> Questions to answer:
a. Decide whether each statement below agrees with the IBS text, answering yes or no and quoting the deciding words: (i) The text lists shortness of breath among signs that could point to a serious underlying condition. (ii) The text says an IBS flare-up always has an obvious trigger. (iii) The text says that in many women, symptoms get worse during or around their periods.
b. Carry on writing the IBS text, starting after its last sentence.

> Text shown:
IBS is a chronic condition where the person experiences symptoms for a long time, where the symptoms change in severity with a symptomless period in between.
Following signs could indicate some serious underlying condition and needs immediate medical attention:
• Unexplained weight loss
• Blood in stools or from the anus
• shortness of breath
• pale skin
The flare-up of an episode of IBS or worsening of the symptoms may have no obvious triggers. Sometimes it may be triggered by the following things:
Stress and anxiety
Food items like spicy or fatty food, alcohol, caffeine, dairy products, etc may induce an episode of IBS.
Hormonal changes: in many women the symptoms worsen during or around their periods.
People suffering from IBS may also have other health conditions like:
• Digestive issues like as dyspepsia and gastroesophageal reflux disease
The IBS could significantly affect the quality of life and could eventually lead to some complications in certain people which are as follows:
Mood changes and mental issues: The chronicity of the condition and associated symptoms of pain and altered bowel motion could lead to significant mental stress, anxiety, and even depression.

> Information supplied:

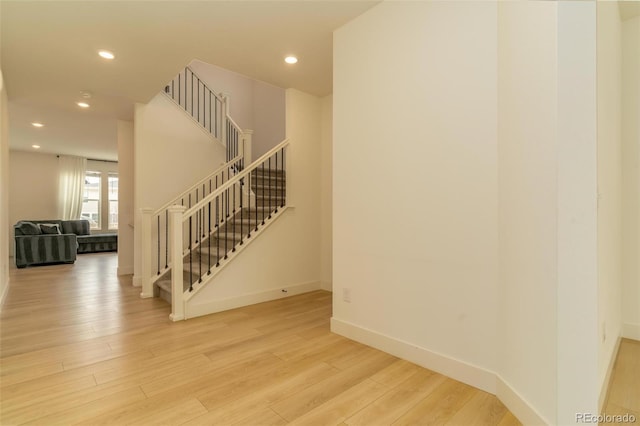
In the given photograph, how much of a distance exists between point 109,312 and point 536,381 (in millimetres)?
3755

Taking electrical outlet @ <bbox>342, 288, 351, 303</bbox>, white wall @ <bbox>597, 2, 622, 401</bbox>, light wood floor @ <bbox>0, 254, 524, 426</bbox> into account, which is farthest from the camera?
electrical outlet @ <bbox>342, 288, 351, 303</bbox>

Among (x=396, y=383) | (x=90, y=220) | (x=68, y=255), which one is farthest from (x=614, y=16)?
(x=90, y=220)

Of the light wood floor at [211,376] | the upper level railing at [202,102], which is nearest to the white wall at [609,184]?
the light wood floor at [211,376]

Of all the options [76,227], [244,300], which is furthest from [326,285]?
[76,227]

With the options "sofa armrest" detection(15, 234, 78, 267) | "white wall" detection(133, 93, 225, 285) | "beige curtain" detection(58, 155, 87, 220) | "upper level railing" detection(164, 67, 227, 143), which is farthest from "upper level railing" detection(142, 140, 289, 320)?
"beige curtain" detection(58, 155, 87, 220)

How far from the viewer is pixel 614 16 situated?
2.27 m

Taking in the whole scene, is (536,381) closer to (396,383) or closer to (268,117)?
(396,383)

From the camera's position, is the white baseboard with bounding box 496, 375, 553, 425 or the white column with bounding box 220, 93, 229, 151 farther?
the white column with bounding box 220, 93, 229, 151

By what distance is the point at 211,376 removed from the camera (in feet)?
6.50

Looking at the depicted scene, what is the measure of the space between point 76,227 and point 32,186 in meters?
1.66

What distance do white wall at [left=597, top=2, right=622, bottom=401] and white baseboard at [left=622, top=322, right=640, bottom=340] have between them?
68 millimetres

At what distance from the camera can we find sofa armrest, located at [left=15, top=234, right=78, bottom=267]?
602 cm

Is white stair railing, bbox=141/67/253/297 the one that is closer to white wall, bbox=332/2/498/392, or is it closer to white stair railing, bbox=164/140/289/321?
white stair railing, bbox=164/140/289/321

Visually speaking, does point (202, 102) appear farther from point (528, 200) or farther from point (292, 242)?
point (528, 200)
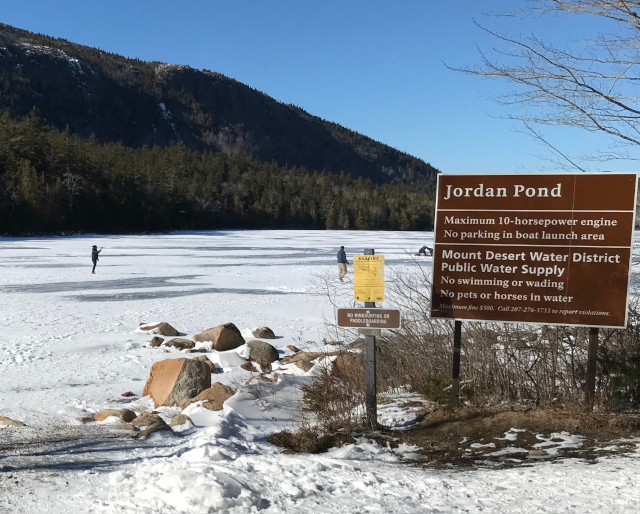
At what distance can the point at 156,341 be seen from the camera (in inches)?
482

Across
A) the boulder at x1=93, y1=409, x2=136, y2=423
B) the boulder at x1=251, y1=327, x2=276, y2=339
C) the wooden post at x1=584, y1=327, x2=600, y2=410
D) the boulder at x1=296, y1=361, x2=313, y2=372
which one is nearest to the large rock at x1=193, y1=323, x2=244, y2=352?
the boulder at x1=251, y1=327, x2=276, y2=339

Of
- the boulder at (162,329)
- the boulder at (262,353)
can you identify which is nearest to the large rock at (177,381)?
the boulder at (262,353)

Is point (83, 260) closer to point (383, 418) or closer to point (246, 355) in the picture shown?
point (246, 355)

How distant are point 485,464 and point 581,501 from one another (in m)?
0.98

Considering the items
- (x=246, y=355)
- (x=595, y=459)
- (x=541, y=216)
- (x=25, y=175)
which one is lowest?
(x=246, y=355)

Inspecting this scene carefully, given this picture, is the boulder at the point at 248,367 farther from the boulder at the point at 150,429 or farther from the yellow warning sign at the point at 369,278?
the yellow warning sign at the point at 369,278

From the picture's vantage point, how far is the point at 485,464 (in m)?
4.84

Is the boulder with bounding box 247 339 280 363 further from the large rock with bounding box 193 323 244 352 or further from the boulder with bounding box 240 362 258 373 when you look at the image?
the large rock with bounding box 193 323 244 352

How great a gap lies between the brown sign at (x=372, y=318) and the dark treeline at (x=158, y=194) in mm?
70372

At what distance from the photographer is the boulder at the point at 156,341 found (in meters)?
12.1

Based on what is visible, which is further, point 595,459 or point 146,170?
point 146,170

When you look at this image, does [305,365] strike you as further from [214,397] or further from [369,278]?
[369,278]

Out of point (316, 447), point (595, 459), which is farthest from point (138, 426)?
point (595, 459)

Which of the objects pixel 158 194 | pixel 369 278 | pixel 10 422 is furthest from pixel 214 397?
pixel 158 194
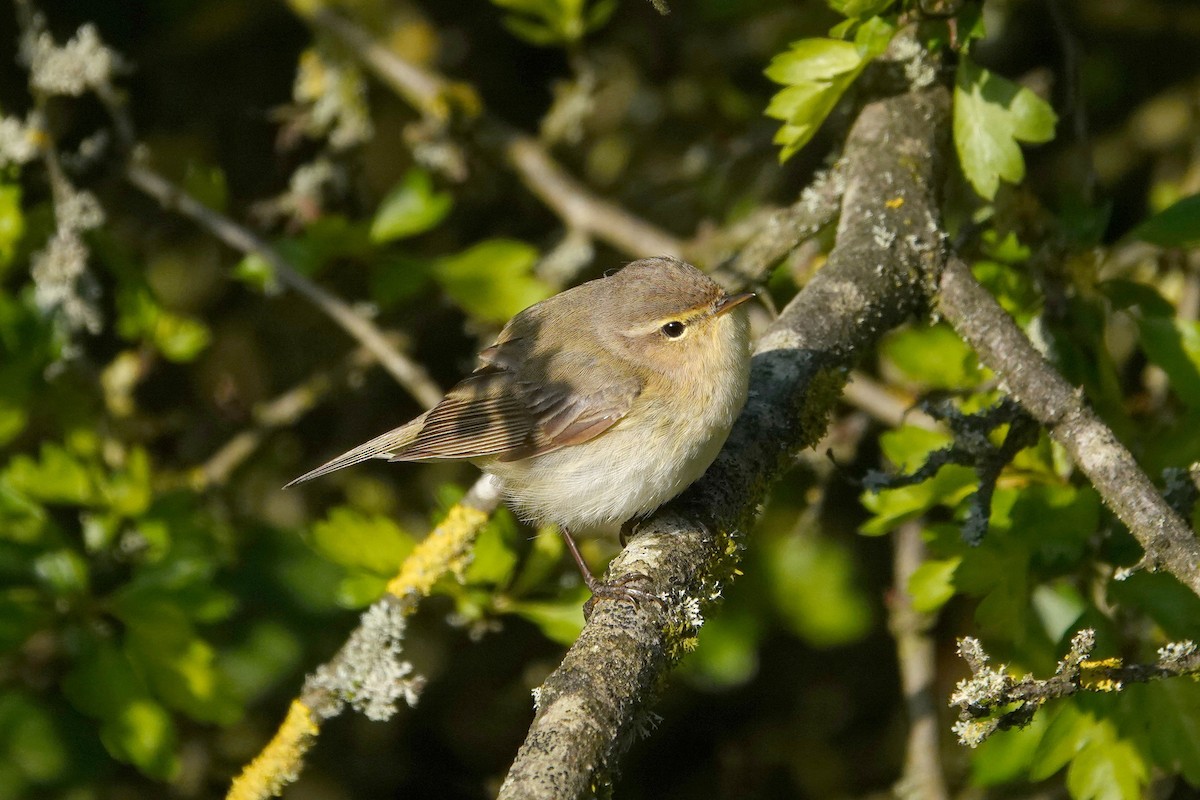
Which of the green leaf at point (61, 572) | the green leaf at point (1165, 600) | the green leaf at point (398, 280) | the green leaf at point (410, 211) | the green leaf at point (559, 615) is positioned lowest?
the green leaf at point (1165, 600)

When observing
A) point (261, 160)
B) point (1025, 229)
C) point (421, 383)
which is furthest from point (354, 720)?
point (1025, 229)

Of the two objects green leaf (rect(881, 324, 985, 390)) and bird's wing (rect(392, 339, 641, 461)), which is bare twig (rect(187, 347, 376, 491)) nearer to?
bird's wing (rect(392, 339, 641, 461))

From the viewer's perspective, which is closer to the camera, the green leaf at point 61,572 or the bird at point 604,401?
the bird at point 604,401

> Answer set:
a.
(i) Yes. "Following signs could indicate some serious underlying condition and needs immediate medical attention" and "shortness of breath"
(ii) No. "may have no obvious triggers"
(iii) Yes. "in many women the symptoms worsen during or around their periods"

b.
Poor quality of life: Repeated and chronic nature of the condition could significantly reduce the efficiency and performance of the person in all spheres of life.
Hemorrhoids or piles: chronic constipation or diarrhea could eventually lead to the development of dilatation of veins in the region of the anus which may also bleed.
The exact cause of IBS is not known. The researches suggest a combination of problems may lead to IBS. Different factors may result in IBS in different people. It is considered to be a functional gastrointestinal disorder where there is a problem with brain-gut interaction.
Some problems are more common in people with IBS which may indicate their role in the development of IBS. These are as follows:
History of IBS in family members: this indicates the role of commonly shared genes in the family and the possibility of common environmental factors.
Stressful events in an early lifetime, such as sexual or physical abuse.
Increased immune response in the gut: some people with IBS show increased immune system cells in the gut suggesting increased immune response in the gut.
History of severe infection in the gut.
Change in small intestinal bacteria: in some people with IBS, an increase in the number or a change in the type of bacteria may be found.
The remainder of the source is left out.